Among all these hundreds who are working and busy, she is the only one who sits still, and to her his eyes keep turning, he can see nothing else.
She is sitting so far out that the waves break at her feet, and the spray dashes over her. She must be dripping wet. Her dress is dark, she has a black shawl over her head, she sits shrunk together, her chin on her hand, and stares persistently at him out on the dam. He feels as if those staring eyes were drawing and calling, although he cannot even distinguish her face; he thinks of nothing but the woman who sits on the shore by the white waves.
“It is the sea-nymph from the Löfven, who has come up the river to lure me to destruction,” he thinks. “She sits there and calls and calls. I must go and drive her away.”
All these waves with their white heads seem to him the black woman’s hair; it was she who set them on, who led the attack against him.
“I really must drive her away,” he says.
He seizes a boat-hook, runs to the shore, and hurries away to the woman.
He leaves his place on the end of the dam to drive the sea-nymph away. He felt, in that moment of excitement, as if the evil powers of the deep were fighting against him. He did not know what he thought, what he believed, but he must drive that black thing away from the stone by the river’s edge.
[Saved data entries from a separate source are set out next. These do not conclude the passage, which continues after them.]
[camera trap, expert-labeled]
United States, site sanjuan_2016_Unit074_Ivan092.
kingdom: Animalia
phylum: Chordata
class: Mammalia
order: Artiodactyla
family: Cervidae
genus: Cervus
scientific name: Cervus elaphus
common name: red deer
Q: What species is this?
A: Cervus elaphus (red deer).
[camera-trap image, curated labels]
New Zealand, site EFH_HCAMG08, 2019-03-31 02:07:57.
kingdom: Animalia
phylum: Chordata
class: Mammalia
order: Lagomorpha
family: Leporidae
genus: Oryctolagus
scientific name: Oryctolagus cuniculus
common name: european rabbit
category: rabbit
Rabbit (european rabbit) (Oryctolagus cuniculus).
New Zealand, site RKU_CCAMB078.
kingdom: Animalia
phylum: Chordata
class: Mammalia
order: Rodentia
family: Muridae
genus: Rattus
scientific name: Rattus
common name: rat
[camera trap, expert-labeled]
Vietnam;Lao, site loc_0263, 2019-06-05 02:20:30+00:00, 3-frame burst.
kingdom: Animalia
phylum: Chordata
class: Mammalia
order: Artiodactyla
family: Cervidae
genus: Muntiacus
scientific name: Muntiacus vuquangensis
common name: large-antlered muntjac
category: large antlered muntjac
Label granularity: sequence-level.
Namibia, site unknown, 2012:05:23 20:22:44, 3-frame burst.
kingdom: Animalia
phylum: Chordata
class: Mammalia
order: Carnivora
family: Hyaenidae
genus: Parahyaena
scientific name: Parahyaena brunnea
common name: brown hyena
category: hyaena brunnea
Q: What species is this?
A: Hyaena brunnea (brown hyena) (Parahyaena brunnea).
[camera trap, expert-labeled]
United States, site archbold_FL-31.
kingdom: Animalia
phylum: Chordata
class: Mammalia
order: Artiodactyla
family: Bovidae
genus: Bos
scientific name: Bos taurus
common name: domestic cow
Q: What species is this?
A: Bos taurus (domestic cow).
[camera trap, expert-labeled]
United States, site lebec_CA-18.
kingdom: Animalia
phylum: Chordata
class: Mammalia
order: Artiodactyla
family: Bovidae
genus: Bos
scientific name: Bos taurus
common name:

Alas, Gösta, why is your place empty in the decisive moment? They are coming with the temporary dam, a long row of men station themselves on the break-water; they have ropes and stones and sand-bags ready to weight it down and hold it in place; they stand ready, they wait, they listen. Where is their leader? Is there no voice to command?
No, Gösta Berling is chasing the sea-nymph, his voice is silent, his commands lead no one.